The place I called home—that’s what it felt like.

Something tugged on my hair, pulling me from my sleep just as a pair of eyes rose from the darkness, a face I could almost see, a man…

eyes of ice-blue, ringed in darkness and ice, like a wolf on the prowl that had seen its prey.

He locked on me and the breath in me stilled.

Those eyes pinned me, ice-blue and merciless, and every part of me screamed that I should know him. That I needed to remember.

My life depended on it.

A soft cluck from Sorrow and my eyes opened to the waking world.

For just a moment, a terrifying, horrifying moment there was nothing. Just the breath in my body and the coolness of the air.

Sorrow clucked again, and the day before flooded back. Dakota, Red, the riftwolves.

“Fucking thank you,” I whispered.

Sorrow was still tucked in tight to my chest, his head buried under his wing…and he started shaking.

A scent of something putrid reached my nose, like rotting meat and shit.
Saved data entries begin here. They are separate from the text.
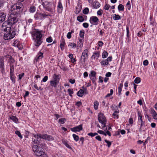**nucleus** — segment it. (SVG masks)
I'll return each instance as SVG.
<instances>
[{
  "instance_id": "obj_21",
  "label": "nucleus",
  "mask_w": 157,
  "mask_h": 157,
  "mask_svg": "<svg viewBox=\"0 0 157 157\" xmlns=\"http://www.w3.org/2000/svg\"><path fill=\"white\" fill-rule=\"evenodd\" d=\"M60 42V47L61 50L63 51L64 49V46L65 44V40L63 37H61Z\"/></svg>"
},
{
  "instance_id": "obj_18",
  "label": "nucleus",
  "mask_w": 157,
  "mask_h": 157,
  "mask_svg": "<svg viewBox=\"0 0 157 157\" xmlns=\"http://www.w3.org/2000/svg\"><path fill=\"white\" fill-rule=\"evenodd\" d=\"M100 56V52H98L93 53L91 57L92 59H98Z\"/></svg>"
},
{
  "instance_id": "obj_33",
  "label": "nucleus",
  "mask_w": 157,
  "mask_h": 157,
  "mask_svg": "<svg viewBox=\"0 0 157 157\" xmlns=\"http://www.w3.org/2000/svg\"><path fill=\"white\" fill-rule=\"evenodd\" d=\"M101 65L105 66L109 64V62L107 61L106 59H103L100 62Z\"/></svg>"
},
{
  "instance_id": "obj_13",
  "label": "nucleus",
  "mask_w": 157,
  "mask_h": 157,
  "mask_svg": "<svg viewBox=\"0 0 157 157\" xmlns=\"http://www.w3.org/2000/svg\"><path fill=\"white\" fill-rule=\"evenodd\" d=\"M99 19L96 16H92L90 18V22L93 25H97L98 24Z\"/></svg>"
},
{
  "instance_id": "obj_19",
  "label": "nucleus",
  "mask_w": 157,
  "mask_h": 157,
  "mask_svg": "<svg viewBox=\"0 0 157 157\" xmlns=\"http://www.w3.org/2000/svg\"><path fill=\"white\" fill-rule=\"evenodd\" d=\"M61 77V75L59 74H54L52 76L53 80L59 83Z\"/></svg>"
},
{
  "instance_id": "obj_48",
  "label": "nucleus",
  "mask_w": 157,
  "mask_h": 157,
  "mask_svg": "<svg viewBox=\"0 0 157 157\" xmlns=\"http://www.w3.org/2000/svg\"><path fill=\"white\" fill-rule=\"evenodd\" d=\"M15 133L20 138H21V139H22V136L21 135V134L20 132L19 131H18V130L16 131L15 132Z\"/></svg>"
},
{
  "instance_id": "obj_60",
  "label": "nucleus",
  "mask_w": 157,
  "mask_h": 157,
  "mask_svg": "<svg viewBox=\"0 0 157 157\" xmlns=\"http://www.w3.org/2000/svg\"><path fill=\"white\" fill-rule=\"evenodd\" d=\"M46 41L48 43H50L52 41V39L51 37H49L46 39Z\"/></svg>"
},
{
  "instance_id": "obj_52",
  "label": "nucleus",
  "mask_w": 157,
  "mask_h": 157,
  "mask_svg": "<svg viewBox=\"0 0 157 157\" xmlns=\"http://www.w3.org/2000/svg\"><path fill=\"white\" fill-rule=\"evenodd\" d=\"M98 135V133H93L92 132L89 133L87 134V135L89 136H90L93 137L96 135Z\"/></svg>"
},
{
  "instance_id": "obj_10",
  "label": "nucleus",
  "mask_w": 157,
  "mask_h": 157,
  "mask_svg": "<svg viewBox=\"0 0 157 157\" xmlns=\"http://www.w3.org/2000/svg\"><path fill=\"white\" fill-rule=\"evenodd\" d=\"M40 135L41 138L44 139L45 140L50 141L53 140H54L53 137L51 135L45 134H40Z\"/></svg>"
},
{
  "instance_id": "obj_53",
  "label": "nucleus",
  "mask_w": 157,
  "mask_h": 157,
  "mask_svg": "<svg viewBox=\"0 0 157 157\" xmlns=\"http://www.w3.org/2000/svg\"><path fill=\"white\" fill-rule=\"evenodd\" d=\"M90 78L91 80L93 83L94 84L95 86H96V83L95 82L96 77H92V78Z\"/></svg>"
},
{
  "instance_id": "obj_25",
  "label": "nucleus",
  "mask_w": 157,
  "mask_h": 157,
  "mask_svg": "<svg viewBox=\"0 0 157 157\" xmlns=\"http://www.w3.org/2000/svg\"><path fill=\"white\" fill-rule=\"evenodd\" d=\"M59 83L58 82H56L53 80H51L50 81L51 86L54 88L56 87L57 86L58 84Z\"/></svg>"
},
{
  "instance_id": "obj_51",
  "label": "nucleus",
  "mask_w": 157,
  "mask_h": 157,
  "mask_svg": "<svg viewBox=\"0 0 157 157\" xmlns=\"http://www.w3.org/2000/svg\"><path fill=\"white\" fill-rule=\"evenodd\" d=\"M69 46L72 47L73 48H75L76 47V44L75 43H70L68 45Z\"/></svg>"
},
{
  "instance_id": "obj_17",
  "label": "nucleus",
  "mask_w": 157,
  "mask_h": 157,
  "mask_svg": "<svg viewBox=\"0 0 157 157\" xmlns=\"http://www.w3.org/2000/svg\"><path fill=\"white\" fill-rule=\"evenodd\" d=\"M150 113L152 114L153 118L155 120H157V113L153 109L151 108L149 109Z\"/></svg>"
},
{
  "instance_id": "obj_5",
  "label": "nucleus",
  "mask_w": 157,
  "mask_h": 157,
  "mask_svg": "<svg viewBox=\"0 0 157 157\" xmlns=\"http://www.w3.org/2000/svg\"><path fill=\"white\" fill-rule=\"evenodd\" d=\"M42 5L46 10L50 12L52 11L53 7V4L52 3L45 1L43 3Z\"/></svg>"
},
{
  "instance_id": "obj_32",
  "label": "nucleus",
  "mask_w": 157,
  "mask_h": 157,
  "mask_svg": "<svg viewBox=\"0 0 157 157\" xmlns=\"http://www.w3.org/2000/svg\"><path fill=\"white\" fill-rule=\"evenodd\" d=\"M10 79L12 81V83L13 84H14L15 83L16 78L14 74L10 75Z\"/></svg>"
},
{
  "instance_id": "obj_46",
  "label": "nucleus",
  "mask_w": 157,
  "mask_h": 157,
  "mask_svg": "<svg viewBox=\"0 0 157 157\" xmlns=\"http://www.w3.org/2000/svg\"><path fill=\"white\" fill-rule=\"evenodd\" d=\"M74 32V31L73 30H71V32H69L68 33L67 35V38L70 39L71 38V34L72 33H73Z\"/></svg>"
},
{
  "instance_id": "obj_44",
  "label": "nucleus",
  "mask_w": 157,
  "mask_h": 157,
  "mask_svg": "<svg viewBox=\"0 0 157 157\" xmlns=\"http://www.w3.org/2000/svg\"><path fill=\"white\" fill-rule=\"evenodd\" d=\"M66 121V120L65 118H61L59 119V122L61 124H63L65 123Z\"/></svg>"
},
{
  "instance_id": "obj_6",
  "label": "nucleus",
  "mask_w": 157,
  "mask_h": 157,
  "mask_svg": "<svg viewBox=\"0 0 157 157\" xmlns=\"http://www.w3.org/2000/svg\"><path fill=\"white\" fill-rule=\"evenodd\" d=\"M138 121L140 123L139 131L141 132L142 131L143 126L145 125V122L143 120L142 115L140 111L138 112Z\"/></svg>"
},
{
  "instance_id": "obj_1",
  "label": "nucleus",
  "mask_w": 157,
  "mask_h": 157,
  "mask_svg": "<svg viewBox=\"0 0 157 157\" xmlns=\"http://www.w3.org/2000/svg\"><path fill=\"white\" fill-rule=\"evenodd\" d=\"M42 31L34 29L31 33L32 36L35 43V45L38 47L43 42Z\"/></svg>"
},
{
  "instance_id": "obj_64",
  "label": "nucleus",
  "mask_w": 157,
  "mask_h": 157,
  "mask_svg": "<svg viewBox=\"0 0 157 157\" xmlns=\"http://www.w3.org/2000/svg\"><path fill=\"white\" fill-rule=\"evenodd\" d=\"M82 25L85 28H87L89 25V24L87 23H84Z\"/></svg>"
},
{
  "instance_id": "obj_9",
  "label": "nucleus",
  "mask_w": 157,
  "mask_h": 157,
  "mask_svg": "<svg viewBox=\"0 0 157 157\" xmlns=\"http://www.w3.org/2000/svg\"><path fill=\"white\" fill-rule=\"evenodd\" d=\"M47 16L44 13H37L34 15V18L36 20H42Z\"/></svg>"
},
{
  "instance_id": "obj_57",
  "label": "nucleus",
  "mask_w": 157,
  "mask_h": 157,
  "mask_svg": "<svg viewBox=\"0 0 157 157\" xmlns=\"http://www.w3.org/2000/svg\"><path fill=\"white\" fill-rule=\"evenodd\" d=\"M103 13V10H102L100 9L98 10L97 12V14L99 16H101Z\"/></svg>"
},
{
  "instance_id": "obj_29",
  "label": "nucleus",
  "mask_w": 157,
  "mask_h": 157,
  "mask_svg": "<svg viewBox=\"0 0 157 157\" xmlns=\"http://www.w3.org/2000/svg\"><path fill=\"white\" fill-rule=\"evenodd\" d=\"M10 118L16 123H18V120L16 116H12L11 117H10Z\"/></svg>"
},
{
  "instance_id": "obj_2",
  "label": "nucleus",
  "mask_w": 157,
  "mask_h": 157,
  "mask_svg": "<svg viewBox=\"0 0 157 157\" xmlns=\"http://www.w3.org/2000/svg\"><path fill=\"white\" fill-rule=\"evenodd\" d=\"M4 31L6 32L4 36V38L6 40H8L13 38L16 35L15 30H11V28L9 27H6L4 29Z\"/></svg>"
},
{
  "instance_id": "obj_55",
  "label": "nucleus",
  "mask_w": 157,
  "mask_h": 157,
  "mask_svg": "<svg viewBox=\"0 0 157 157\" xmlns=\"http://www.w3.org/2000/svg\"><path fill=\"white\" fill-rule=\"evenodd\" d=\"M126 6L127 7L128 9V10H130L131 9V5H130V1H128L127 4Z\"/></svg>"
},
{
  "instance_id": "obj_43",
  "label": "nucleus",
  "mask_w": 157,
  "mask_h": 157,
  "mask_svg": "<svg viewBox=\"0 0 157 157\" xmlns=\"http://www.w3.org/2000/svg\"><path fill=\"white\" fill-rule=\"evenodd\" d=\"M73 137L74 138V139L77 142L78 140H79V137L77 135L75 134H73L72 135Z\"/></svg>"
},
{
  "instance_id": "obj_20",
  "label": "nucleus",
  "mask_w": 157,
  "mask_h": 157,
  "mask_svg": "<svg viewBox=\"0 0 157 157\" xmlns=\"http://www.w3.org/2000/svg\"><path fill=\"white\" fill-rule=\"evenodd\" d=\"M43 53L41 52L40 51L39 52L37 55L36 56L35 58L37 62L39 61L40 60L43 58Z\"/></svg>"
},
{
  "instance_id": "obj_58",
  "label": "nucleus",
  "mask_w": 157,
  "mask_h": 157,
  "mask_svg": "<svg viewBox=\"0 0 157 157\" xmlns=\"http://www.w3.org/2000/svg\"><path fill=\"white\" fill-rule=\"evenodd\" d=\"M127 36V37H129V26H126Z\"/></svg>"
},
{
  "instance_id": "obj_22",
  "label": "nucleus",
  "mask_w": 157,
  "mask_h": 157,
  "mask_svg": "<svg viewBox=\"0 0 157 157\" xmlns=\"http://www.w3.org/2000/svg\"><path fill=\"white\" fill-rule=\"evenodd\" d=\"M6 18V14L4 12L0 13V21L2 22L4 21Z\"/></svg>"
},
{
  "instance_id": "obj_4",
  "label": "nucleus",
  "mask_w": 157,
  "mask_h": 157,
  "mask_svg": "<svg viewBox=\"0 0 157 157\" xmlns=\"http://www.w3.org/2000/svg\"><path fill=\"white\" fill-rule=\"evenodd\" d=\"M7 20L9 23V25L11 26L17 22L18 19L15 16L10 14Z\"/></svg>"
},
{
  "instance_id": "obj_34",
  "label": "nucleus",
  "mask_w": 157,
  "mask_h": 157,
  "mask_svg": "<svg viewBox=\"0 0 157 157\" xmlns=\"http://www.w3.org/2000/svg\"><path fill=\"white\" fill-rule=\"evenodd\" d=\"M108 53L105 51L104 50L102 54V57L103 59H105L107 57Z\"/></svg>"
},
{
  "instance_id": "obj_38",
  "label": "nucleus",
  "mask_w": 157,
  "mask_h": 157,
  "mask_svg": "<svg viewBox=\"0 0 157 157\" xmlns=\"http://www.w3.org/2000/svg\"><path fill=\"white\" fill-rule=\"evenodd\" d=\"M113 18L115 20H118L121 18V17L119 15H117L116 14H114L113 15Z\"/></svg>"
},
{
  "instance_id": "obj_37",
  "label": "nucleus",
  "mask_w": 157,
  "mask_h": 157,
  "mask_svg": "<svg viewBox=\"0 0 157 157\" xmlns=\"http://www.w3.org/2000/svg\"><path fill=\"white\" fill-rule=\"evenodd\" d=\"M118 9L119 11H124V6L120 4L118 6Z\"/></svg>"
},
{
  "instance_id": "obj_7",
  "label": "nucleus",
  "mask_w": 157,
  "mask_h": 157,
  "mask_svg": "<svg viewBox=\"0 0 157 157\" xmlns=\"http://www.w3.org/2000/svg\"><path fill=\"white\" fill-rule=\"evenodd\" d=\"M98 118L99 122L101 123L104 127L105 126L106 119L103 114L100 113L98 115Z\"/></svg>"
},
{
  "instance_id": "obj_40",
  "label": "nucleus",
  "mask_w": 157,
  "mask_h": 157,
  "mask_svg": "<svg viewBox=\"0 0 157 157\" xmlns=\"http://www.w3.org/2000/svg\"><path fill=\"white\" fill-rule=\"evenodd\" d=\"M39 147H40L39 146H38L37 145H34L33 147V151L35 153V152H36L37 150H38Z\"/></svg>"
},
{
  "instance_id": "obj_11",
  "label": "nucleus",
  "mask_w": 157,
  "mask_h": 157,
  "mask_svg": "<svg viewBox=\"0 0 157 157\" xmlns=\"http://www.w3.org/2000/svg\"><path fill=\"white\" fill-rule=\"evenodd\" d=\"M40 135V134H38L36 135H33L34 137L32 139L33 141L35 144H38L40 143V138H41Z\"/></svg>"
},
{
  "instance_id": "obj_49",
  "label": "nucleus",
  "mask_w": 157,
  "mask_h": 157,
  "mask_svg": "<svg viewBox=\"0 0 157 157\" xmlns=\"http://www.w3.org/2000/svg\"><path fill=\"white\" fill-rule=\"evenodd\" d=\"M113 92V90L111 89L110 90V93L107 94L105 96V98H107L110 97V96L112 95Z\"/></svg>"
},
{
  "instance_id": "obj_31",
  "label": "nucleus",
  "mask_w": 157,
  "mask_h": 157,
  "mask_svg": "<svg viewBox=\"0 0 157 157\" xmlns=\"http://www.w3.org/2000/svg\"><path fill=\"white\" fill-rule=\"evenodd\" d=\"M9 27L11 28V26L9 25V23L8 22V20H7L6 21H4L2 25V27L3 28V29H4V27H5V28H6V27Z\"/></svg>"
},
{
  "instance_id": "obj_30",
  "label": "nucleus",
  "mask_w": 157,
  "mask_h": 157,
  "mask_svg": "<svg viewBox=\"0 0 157 157\" xmlns=\"http://www.w3.org/2000/svg\"><path fill=\"white\" fill-rule=\"evenodd\" d=\"M84 93V90L81 89L78 92L77 94L78 97H82Z\"/></svg>"
},
{
  "instance_id": "obj_26",
  "label": "nucleus",
  "mask_w": 157,
  "mask_h": 157,
  "mask_svg": "<svg viewBox=\"0 0 157 157\" xmlns=\"http://www.w3.org/2000/svg\"><path fill=\"white\" fill-rule=\"evenodd\" d=\"M119 113V111L118 110H116L112 114V116L114 118L117 119L119 118V115L118 114Z\"/></svg>"
},
{
  "instance_id": "obj_14",
  "label": "nucleus",
  "mask_w": 157,
  "mask_h": 157,
  "mask_svg": "<svg viewBox=\"0 0 157 157\" xmlns=\"http://www.w3.org/2000/svg\"><path fill=\"white\" fill-rule=\"evenodd\" d=\"M35 154L36 155L40 156L43 155L44 157H46L47 155L45 154L44 152L42 151L41 147H39L38 150L36 152H35Z\"/></svg>"
},
{
  "instance_id": "obj_36",
  "label": "nucleus",
  "mask_w": 157,
  "mask_h": 157,
  "mask_svg": "<svg viewBox=\"0 0 157 157\" xmlns=\"http://www.w3.org/2000/svg\"><path fill=\"white\" fill-rule=\"evenodd\" d=\"M77 20L80 22H82L84 21V19L82 16H78L77 17Z\"/></svg>"
},
{
  "instance_id": "obj_39",
  "label": "nucleus",
  "mask_w": 157,
  "mask_h": 157,
  "mask_svg": "<svg viewBox=\"0 0 157 157\" xmlns=\"http://www.w3.org/2000/svg\"><path fill=\"white\" fill-rule=\"evenodd\" d=\"M84 34H85V32H84V30H80V31L79 35L80 37V38H84Z\"/></svg>"
},
{
  "instance_id": "obj_16",
  "label": "nucleus",
  "mask_w": 157,
  "mask_h": 157,
  "mask_svg": "<svg viewBox=\"0 0 157 157\" xmlns=\"http://www.w3.org/2000/svg\"><path fill=\"white\" fill-rule=\"evenodd\" d=\"M57 12L59 13H61L63 10V6L61 0H59L57 6Z\"/></svg>"
},
{
  "instance_id": "obj_41",
  "label": "nucleus",
  "mask_w": 157,
  "mask_h": 157,
  "mask_svg": "<svg viewBox=\"0 0 157 157\" xmlns=\"http://www.w3.org/2000/svg\"><path fill=\"white\" fill-rule=\"evenodd\" d=\"M14 68L13 65H10V75L13 74Z\"/></svg>"
},
{
  "instance_id": "obj_23",
  "label": "nucleus",
  "mask_w": 157,
  "mask_h": 157,
  "mask_svg": "<svg viewBox=\"0 0 157 157\" xmlns=\"http://www.w3.org/2000/svg\"><path fill=\"white\" fill-rule=\"evenodd\" d=\"M92 6L94 9H97L100 6V4L98 1L94 2L91 3Z\"/></svg>"
},
{
  "instance_id": "obj_12",
  "label": "nucleus",
  "mask_w": 157,
  "mask_h": 157,
  "mask_svg": "<svg viewBox=\"0 0 157 157\" xmlns=\"http://www.w3.org/2000/svg\"><path fill=\"white\" fill-rule=\"evenodd\" d=\"M0 71L2 74L5 72L4 59L2 56L0 57Z\"/></svg>"
},
{
  "instance_id": "obj_24",
  "label": "nucleus",
  "mask_w": 157,
  "mask_h": 157,
  "mask_svg": "<svg viewBox=\"0 0 157 157\" xmlns=\"http://www.w3.org/2000/svg\"><path fill=\"white\" fill-rule=\"evenodd\" d=\"M84 38H78V45L80 48H82L83 46Z\"/></svg>"
},
{
  "instance_id": "obj_54",
  "label": "nucleus",
  "mask_w": 157,
  "mask_h": 157,
  "mask_svg": "<svg viewBox=\"0 0 157 157\" xmlns=\"http://www.w3.org/2000/svg\"><path fill=\"white\" fill-rule=\"evenodd\" d=\"M30 12L33 13L36 10V8L34 6H32L30 7Z\"/></svg>"
},
{
  "instance_id": "obj_28",
  "label": "nucleus",
  "mask_w": 157,
  "mask_h": 157,
  "mask_svg": "<svg viewBox=\"0 0 157 157\" xmlns=\"http://www.w3.org/2000/svg\"><path fill=\"white\" fill-rule=\"evenodd\" d=\"M62 143L67 148L70 149H71V147L67 143V141L64 139H63L62 140Z\"/></svg>"
},
{
  "instance_id": "obj_47",
  "label": "nucleus",
  "mask_w": 157,
  "mask_h": 157,
  "mask_svg": "<svg viewBox=\"0 0 157 157\" xmlns=\"http://www.w3.org/2000/svg\"><path fill=\"white\" fill-rule=\"evenodd\" d=\"M68 91L69 95L71 97H72V94L74 93L73 89H68Z\"/></svg>"
},
{
  "instance_id": "obj_15",
  "label": "nucleus",
  "mask_w": 157,
  "mask_h": 157,
  "mask_svg": "<svg viewBox=\"0 0 157 157\" xmlns=\"http://www.w3.org/2000/svg\"><path fill=\"white\" fill-rule=\"evenodd\" d=\"M82 124H80L73 128H71V130L73 132H79L82 129Z\"/></svg>"
},
{
  "instance_id": "obj_63",
  "label": "nucleus",
  "mask_w": 157,
  "mask_h": 157,
  "mask_svg": "<svg viewBox=\"0 0 157 157\" xmlns=\"http://www.w3.org/2000/svg\"><path fill=\"white\" fill-rule=\"evenodd\" d=\"M48 76H45L43 78L42 81L45 82L47 81L48 79Z\"/></svg>"
},
{
  "instance_id": "obj_42",
  "label": "nucleus",
  "mask_w": 157,
  "mask_h": 157,
  "mask_svg": "<svg viewBox=\"0 0 157 157\" xmlns=\"http://www.w3.org/2000/svg\"><path fill=\"white\" fill-rule=\"evenodd\" d=\"M141 79L140 77H137L134 80V82L136 84H138L141 82Z\"/></svg>"
},
{
  "instance_id": "obj_27",
  "label": "nucleus",
  "mask_w": 157,
  "mask_h": 157,
  "mask_svg": "<svg viewBox=\"0 0 157 157\" xmlns=\"http://www.w3.org/2000/svg\"><path fill=\"white\" fill-rule=\"evenodd\" d=\"M96 72L94 71H90V74H89V76L90 78H91L92 77H96Z\"/></svg>"
},
{
  "instance_id": "obj_3",
  "label": "nucleus",
  "mask_w": 157,
  "mask_h": 157,
  "mask_svg": "<svg viewBox=\"0 0 157 157\" xmlns=\"http://www.w3.org/2000/svg\"><path fill=\"white\" fill-rule=\"evenodd\" d=\"M23 5L20 3H17L13 5L11 7L10 13L11 15L15 16L22 11Z\"/></svg>"
},
{
  "instance_id": "obj_35",
  "label": "nucleus",
  "mask_w": 157,
  "mask_h": 157,
  "mask_svg": "<svg viewBox=\"0 0 157 157\" xmlns=\"http://www.w3.org/2000/svg\"><path fill=\"white\" fill-rule=\"evenodd\" d=\"M99 105V102L98 101H95L94 102V107L95 110L98 109Z\"/></svg>"
},
{
  "instance_id": "obj_56",
  "label": "nucleus",
  "mask_w": 157,
  "mask_h": 157,
  "mask_svg": "<svg viewBox=\"0 0 157 157\" xmlns=\"http://www.w3.org/2000/svg\"><path fill=\"white\" fill-rule=\"evenodd\" d=\"M40 146L42 147V149H46V145L44 143H42L40 144Z\"/></svg>"
},
{
  "instance_id": "obj_50",
  "label": "nucleus",
  "mask_w": 157,
  "mask_h": 157,
  "mask_svg": "<svg viewBox=\"0 0 157 157\" xmlns=\"http://www.w3.org/2000/svg\"><path fill=\"white\" fill-rule=\"evenodd\" d=\"M110 7V6L109 4H105V5L104 7V9L105 10H108L109 9Z\"/></svg>"
},
{
  "instance_id": "obj_62",
  "label": "nucleus",
  "mask_w": 157,
  "mask_h": 157,
  "mask_svg": "<svg viewBox=\"0 0 157 157\" xmlns=\"http://www.w3.org/2000/svg\"><path fill=\"white\" fill-rule=\"evenodd\" d=\"M61 69L64 71H67V68L65 66H62L61 67Z\"/></svg>"
},
{
  "instance_id": "obj_59",
  "label": "nucleus",
  "mask_w": 157,
  "mask_h": 157,
  "mask_svg": "<svg viewBox=\"0 0 157 157\" xmlns=\"http://www.w3.org/2000/svg\"><path fill=\"white\" fill-rule=\"evenodd\" d=\"M105 141L107 143L108 147H109L111 145V143L106 140H105Z\"/></svg>"
},
{
  "instance_id": "obj_61",
  "label": "nucleus",
  "mask_w": 157,
  "mask_h": 157,
  "mask_svg": "<svg viewBox=\"0 0 157 157\" xmlns=\"http://www.w3.org/2000/svg\"><path fill=\"white\" fill-rule=\"evenodd\" d=\"M16 46L20 50H21L23 48V46L19 44H17Z\"/></svg>"
},
{
  "instance_id": "obj_8",
  "label": "nucleus",
  "mask_w": 157,
  "mask_h": 157,
  "mask_svg": "<svg viewBox=\"0 0 157 157\" xmlns=\"http://www.w3.org/2000/svg\"><path fill=\"white\" fill-rule=\"evenodd\" d=\"M89 56V50L87 49L84 50L82 52L81 57V59H83V62L85 63L86 59H88Z\"/></svg>"
},
{
  "instance_id": "obj_45",
  "label": "nucleus",
  "mask_w": 157,
  "mask_h": 157,
  "mask_svg": "<svg viewBox=\"0 0 157 157\" xmlns=\"http://www.w3.org/2000/svg\"><path fill=\"white\" fill-rule=\"evenodd\" d=\"M89 12V9L88 8H85L83 10V13L84 14H87Z\"/></svg>"
}]
</instances>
I swallowed against the bile that it drew up my throat, my mouth clamped shut against tasting it fully.

I sat up slowly, my body sore but my ribs fine—as if they’d never been broken. I didn’t have time to consider the fact that I healed fast.

I had more pressing concerns.

The thump of a massive something outside shook the entire bus, dust and debris falling from the ceiling, dusting my face.

Sorrow went from shaking to absolute stillness, his strange eyes closed, his chest barely rising and falling.

Continuing, careful not to make a noise I lifted myself enough to peer out the bottom of one no longer intact window.

At first, I wasn’t sure what I was seeing until the muscles in the calf flexed.

The leg in front of me was six feet across and the knee was near the middle of the trees, and similar in color and texture of the silverbark trees.

Ashy gray, skin peeling and showing open sores in places.

If the body was on par, the creature was easily thirty-five feet tall, maybe even forty feet.

A low rumble emanated from the giant and it took another step, the ground giving way under its wide foot, moss and little bushes squelching out to either side.

My brain kicked into high gear and a women’s voice that was not my own, and not one I remembered, whispered through my mind.

“Giants are across the board, violent, and always hungry—they are constantly hunting as their size requires them to consume far more calories as you can imagine. Though they are large and thickly muscled, their sheer size and leg length allow them to run down even faster prey. Hamstringing them so they can’t run is one of the best ways to deal with them.

While they will heal, typically it will give you enough time to escape, or to deliver a fatal blow. Aim for the base of the neck.”

“And if I can’t hamstring them?”

“Stay quiet. Hide. Wait for it to pass. The rotten scent will stay longer than the body.”

Good advice. I stayed there in the bus while the giant’s ashy legs thumped on by—not that I’d wanted to jump out and fight the big fucker, but it was good to know that there was a play if I ever had to—that my training had covered giant killing and perhaps not filling crème puffs.